今回新しく、ローラン・サンソ氏による「改訂版へのまえがき」、東知憲氏による「改訂版に寄せて」の各エッセイが加えられた。東知憲さんは日本と海外をつなぐ釣り文化のファシリテーターの立ち位置にある。東さんにはちょうど『フライの雑誌』最新第109号のCDC特集巻頭へ、本誌初寄稿をいただいたばかりである。
1983年日本語初版時の「訳者のあとがき」には、故・中沢孝氏(後の『フライの雑誌』創刊編集人)への謝辞が記されていた。1943年生まれの訳者にとって1951年生まれの中沢氏は、年若い釣り友達だった。今回の改訂版でも謝辞がそのまま引き継がれているのはうれしい。
そしてよく知られているように、島崎憲司郎氏の名著『水生昆虫アルバム』の副題「A Fly Fisher’s View」は、本書『A Fly Fisher’s Life』へのリスペクトの意を踏まえて、島崎憲司郎さんがつけたものだ。1983年の柴野さんの「訳者のあとがき」を読むと、島崎憲司郎氏の意図が見えてくる。
…リッツの魚に対する観察は実に鋭く、釣れない魚は釣らないで無視するのではなく、どうして釣れないのか、解決法はあるのかということを学者のような目で見ている。実際の釣場で行きづまった時、ひょっとしてあれをやってみたら、と考えることが解決法に結びつくかもしれない。リッツの書いていることはすべて彼の長い釣りの体験にもとづいている。

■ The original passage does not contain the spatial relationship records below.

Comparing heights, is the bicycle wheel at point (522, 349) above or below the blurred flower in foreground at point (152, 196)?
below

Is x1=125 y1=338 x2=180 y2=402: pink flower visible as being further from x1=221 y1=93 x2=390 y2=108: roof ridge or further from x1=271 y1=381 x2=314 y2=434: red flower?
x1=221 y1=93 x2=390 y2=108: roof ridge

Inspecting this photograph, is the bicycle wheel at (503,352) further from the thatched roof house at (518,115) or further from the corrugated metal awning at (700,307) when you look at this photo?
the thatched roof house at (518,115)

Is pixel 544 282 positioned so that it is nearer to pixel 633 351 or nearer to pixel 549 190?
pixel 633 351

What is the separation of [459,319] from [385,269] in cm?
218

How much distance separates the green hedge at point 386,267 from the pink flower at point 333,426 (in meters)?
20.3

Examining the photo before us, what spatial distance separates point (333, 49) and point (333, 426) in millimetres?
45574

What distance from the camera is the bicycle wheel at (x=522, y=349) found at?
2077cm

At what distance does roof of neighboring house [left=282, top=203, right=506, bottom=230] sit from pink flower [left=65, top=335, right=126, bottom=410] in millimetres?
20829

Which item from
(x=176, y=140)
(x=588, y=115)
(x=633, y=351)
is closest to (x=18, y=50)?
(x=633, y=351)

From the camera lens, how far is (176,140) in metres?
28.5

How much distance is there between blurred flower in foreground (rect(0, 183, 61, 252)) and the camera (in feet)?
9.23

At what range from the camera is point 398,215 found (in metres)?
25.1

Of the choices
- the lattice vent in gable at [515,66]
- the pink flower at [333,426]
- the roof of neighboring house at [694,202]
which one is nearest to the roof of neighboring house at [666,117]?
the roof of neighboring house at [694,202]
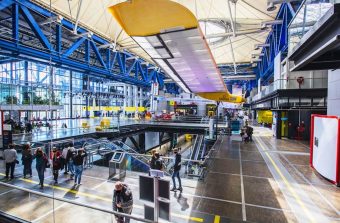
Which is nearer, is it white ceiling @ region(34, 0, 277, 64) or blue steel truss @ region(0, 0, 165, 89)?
blue steel truss @ region(0, 0, 165, 89)

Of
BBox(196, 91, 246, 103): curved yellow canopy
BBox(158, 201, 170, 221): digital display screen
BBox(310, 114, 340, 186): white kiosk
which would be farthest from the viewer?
BBox(196, 91, 246, 103): curved yellow canopy

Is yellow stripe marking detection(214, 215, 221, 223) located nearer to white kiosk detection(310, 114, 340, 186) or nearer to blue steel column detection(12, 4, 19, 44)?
white kiosk detection(310, 114, 340, 186)

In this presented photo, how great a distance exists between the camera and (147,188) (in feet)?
11.7

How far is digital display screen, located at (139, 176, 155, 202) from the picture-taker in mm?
3525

常に実例を引合いにだして説明してくれるので、これはまさにベテラン釣師の覚え書きを盗み見するようなものだ。この本のせいで、ただでさえ少ない日本の魚がさらに少なくならないことを祈りたい。
(「訳者のあとがき」より)
「改訂版のための訳者のあとがき」から一部を紹介する。
フライフィッシングの流行が去り、本当に好きな人が静かにこの釣りを楽しむいい時代になった
フライフィッシングが日本の一般社会で流行したといえる時期は、おそらく1990年代の前半から後半ぎりぎりだろう。体感的に、現在のフライフィッシングの市場規模はよく見積もって当時の10分の1以下であろうと思う。釣りは資源とスペースを消費する遊びであるから、競争相手は少ないほうがいい。好きものがコソコソと楽しむくらいでちょうどいいのはたしかだ。
とはいえ、フライフィッシングという遊びはべらぼうに奥が深くて、ただの釣りのひとつのカテゴライズでおさまるはずもないほどにすばらしい魅力がある。もっとたくさんの人にその喜びを知ってもらいたいなあと、個人的には思う。

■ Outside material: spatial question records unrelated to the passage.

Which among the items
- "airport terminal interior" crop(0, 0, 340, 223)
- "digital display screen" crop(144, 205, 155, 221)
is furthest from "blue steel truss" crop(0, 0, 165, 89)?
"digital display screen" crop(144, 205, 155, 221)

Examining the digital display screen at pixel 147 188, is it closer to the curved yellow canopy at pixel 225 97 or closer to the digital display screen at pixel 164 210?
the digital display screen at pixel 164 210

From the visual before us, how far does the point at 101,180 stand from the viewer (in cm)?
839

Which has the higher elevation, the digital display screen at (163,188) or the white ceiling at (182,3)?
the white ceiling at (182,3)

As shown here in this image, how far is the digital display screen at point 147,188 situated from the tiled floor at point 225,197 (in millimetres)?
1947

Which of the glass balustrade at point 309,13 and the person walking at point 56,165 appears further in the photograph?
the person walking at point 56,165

『ア・フライフィッシャーズ・ライフ ある釣師の覚え書き』と、『水生昆虫アルバム A Fly Fisher’s View』は、フライフィッシングの深淵をのぞくのに最適の両巨頭である。
新訳『ア・フライフィッシャーズ・ライフ ある釣師の覚え書き』(シャルル・リッツ著/柴野邦彦訳)は、未知谷さんから発刊されている。こんな時代に大著を送り出す版元の心意気にも拍手を。